TASK PROMPT: Repeat all the records, precisely as given.

(Items from a data source)

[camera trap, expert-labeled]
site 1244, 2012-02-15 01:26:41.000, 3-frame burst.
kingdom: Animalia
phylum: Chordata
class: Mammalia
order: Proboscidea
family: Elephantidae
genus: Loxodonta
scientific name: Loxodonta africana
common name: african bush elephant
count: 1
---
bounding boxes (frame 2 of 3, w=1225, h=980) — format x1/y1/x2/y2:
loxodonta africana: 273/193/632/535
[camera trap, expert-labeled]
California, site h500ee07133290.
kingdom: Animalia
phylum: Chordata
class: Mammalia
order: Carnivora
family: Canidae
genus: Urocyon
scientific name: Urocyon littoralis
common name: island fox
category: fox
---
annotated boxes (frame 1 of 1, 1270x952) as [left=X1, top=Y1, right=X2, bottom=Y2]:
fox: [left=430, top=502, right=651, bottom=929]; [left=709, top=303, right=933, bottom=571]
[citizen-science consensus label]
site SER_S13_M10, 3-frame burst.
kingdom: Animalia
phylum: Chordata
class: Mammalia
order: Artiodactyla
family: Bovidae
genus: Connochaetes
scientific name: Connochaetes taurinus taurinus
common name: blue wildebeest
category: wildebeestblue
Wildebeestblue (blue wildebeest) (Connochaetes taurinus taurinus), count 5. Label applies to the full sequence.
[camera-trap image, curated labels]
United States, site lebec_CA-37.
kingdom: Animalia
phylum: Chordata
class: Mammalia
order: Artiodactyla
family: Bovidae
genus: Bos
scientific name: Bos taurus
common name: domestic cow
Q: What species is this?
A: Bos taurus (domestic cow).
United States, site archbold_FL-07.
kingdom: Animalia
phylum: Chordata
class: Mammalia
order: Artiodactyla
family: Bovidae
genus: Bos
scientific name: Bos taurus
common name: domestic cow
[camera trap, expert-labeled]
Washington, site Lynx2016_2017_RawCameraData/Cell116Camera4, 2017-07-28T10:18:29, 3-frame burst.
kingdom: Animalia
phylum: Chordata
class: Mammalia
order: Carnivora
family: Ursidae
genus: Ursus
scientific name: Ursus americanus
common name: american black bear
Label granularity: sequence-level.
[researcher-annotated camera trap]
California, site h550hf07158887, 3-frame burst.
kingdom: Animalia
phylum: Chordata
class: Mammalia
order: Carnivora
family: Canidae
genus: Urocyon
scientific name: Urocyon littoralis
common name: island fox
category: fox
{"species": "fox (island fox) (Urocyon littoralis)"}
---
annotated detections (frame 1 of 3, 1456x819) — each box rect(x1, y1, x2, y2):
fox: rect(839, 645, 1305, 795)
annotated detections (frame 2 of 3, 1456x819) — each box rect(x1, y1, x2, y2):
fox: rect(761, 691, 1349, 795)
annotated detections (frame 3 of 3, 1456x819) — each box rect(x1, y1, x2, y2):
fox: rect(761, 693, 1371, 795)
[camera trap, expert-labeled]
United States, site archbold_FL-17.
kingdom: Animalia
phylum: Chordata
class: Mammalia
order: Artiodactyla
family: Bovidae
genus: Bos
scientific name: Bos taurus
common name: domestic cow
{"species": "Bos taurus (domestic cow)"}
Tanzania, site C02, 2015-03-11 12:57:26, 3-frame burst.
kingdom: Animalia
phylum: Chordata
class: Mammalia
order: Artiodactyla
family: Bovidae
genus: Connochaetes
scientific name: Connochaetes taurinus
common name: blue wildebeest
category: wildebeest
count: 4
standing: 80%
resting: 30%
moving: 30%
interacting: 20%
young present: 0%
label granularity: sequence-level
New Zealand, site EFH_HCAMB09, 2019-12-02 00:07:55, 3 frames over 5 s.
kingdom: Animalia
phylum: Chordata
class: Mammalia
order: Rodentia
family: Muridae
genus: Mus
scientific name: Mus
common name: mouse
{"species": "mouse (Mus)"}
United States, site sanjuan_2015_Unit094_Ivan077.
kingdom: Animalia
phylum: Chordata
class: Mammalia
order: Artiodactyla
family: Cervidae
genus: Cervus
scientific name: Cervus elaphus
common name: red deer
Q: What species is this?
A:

RESPONSE TO THIS EXERCISE:
[camera trap, expert-labeled]
site 1244, 2012-02-15 01:26:41.000, 3-frame burst.
kingdom: Animalia
phylum: Chordata
class: Mammalia
order: Proboscidea
family: Elephantidae
genus: Loxodonta
scientific name: Loxodonta africana
common name: african bush elephant
count: 1
---
bounding boxes (frame 2 of 3, w=1225, h=980) — format x1/y1/x2/y2:
loxodonta africana: 273/193/632/535
[camera trap, expert-labeled]
California, site h500ee07133290.
kingdom: Animalia
phylum: Chordata
class: Mammalia
order: Carnivora
family: Canidae
genus: Urocyon
scientific name: Urocyon littoralis
common name: island fox
category: fox
---
annotated boxes (frame 1 of 1, 1270x952) as [left=X1, top=Y1, right=X2, bottom=Y2]:
fox: [left=430, top=502, right=651, bottom=929]; [left=709, top=303, right=933, bottom=571]
[citizen-science consensus label]
site SER_S13_M10, 3-frame burst.
kingdom: Animalia
phylum: Chordata
class: Mammalia
order: Artiodactyla
family: Bovidae
genus: Connochaetes
scientific name: Connochaetes taurinus taurinus
common name: blue wildebeest
category: wildebeestblue
Wildebeestblue (blue wildebeest) (Connochaetes taurinus taurinus), count 5. Label applies to the full sequence.
[camera-trap image, curated labels]
United States, site lebec_CA-37.
kingdom: Animalia
phylum: Chordata
class: Mammalia
order: Artiodactyla
family: Bovidae
genus: Bos
scientific name: Bos taurus
common name: domestic cow
Q: What species is this?
A: Bos taurus (domestic cow).
United States, site archbold_FL-07.
kingdom: Animalia
phylum: Chordata
class: Mammalia
order: Artiodactyla
family: Bovidae
genus: Bos
scientific name: Bos taurus
common name: domestic cow
[camera trap, expert-labeled]
Washington, site Lynx2016_2017_RawCameraData/Cell116Camera4, 2017-07-28T10:18:29, 3-frame burst.
kingdom: Animalia
phylum: Chordata
class: Mammalia
order: Carnivora
family: Ursidae
genus: Ursus
scientific name: Ursus americanus
common name: american black bear
Label granularity: sequence-level.
[researcher-annotated camera trap]
California, site h550hf07158887, 3-frame burst.
kingdom: Animalia
phylum: Chordata
class: Mammalia
order: Carnivora
family: Canidae
genus: Urocyon
scientific name: Urocyon littoralis
common name: island fox
category: fox
{"species": "fox (island fox) (Urocyon littoralis)"}
---
annotated detections (frame 1 of 3, 1456x819) — each box rect(x1, y1, x2, y2):
fox: rect(839, 645, 1305, 795)
annotated detections (frame 2 of 3, 1456x819) — each box rect(x1, y1, x2, y2):
fox: rect(761, 691, 1349, 795)
annotated detections (frame 3 of 3, 1456x819) — each box rect(x1, y1, x2, y2):
fox: rect(761, 693, 1371, 795)
[camera trap, expert-labeled]
United States, site archbold_FL-17.
kingdom: Animalia
phylum: Chordata
class: Mammalia
order: Artiodactyla
family: Bovidae
genus: Bos
scientific name: Bos taurus
common name: domestic cow
{"species": "Bos taurus (domestic cow)"}
Tanzania, site C02, 2015-03-11 12:57:26, 3-frame burst.
kingdom: Animalia
phylum: Chordata
class: Mammalia
order: Artiodactyla
family: Bovidae
genus: Connochaetes
scientific name: Connochaetes taurinus
common name: blue wildebeest
category: wildebeest
count: 4
standing: 80%
resting: 30%
moving: 30%
interacting: 20%
young present: 0%
label granularity: sequence-level
New Zealand, site EFH_HCAMB09, 2019-12-02 00:07:55, 3 frames over 5 s.
kingdom: Animalia
phylum: Chordata
class: Mammalia
order: Rodentia
family: Muridae
genus: Mus
scientific name: Mus
common name: mouse
{"species": "mouse (Mus)"}
United States, site sanjuan_2015_Unit094_Ivan077.
kingdom: Animalia
phylum: Chordata
class: Mammalia
order: Artiodactyla
family: Cervidae
genus: Cervus
scientific name: Cervus elaphus
common name: red deer
Q: What species is this?
A:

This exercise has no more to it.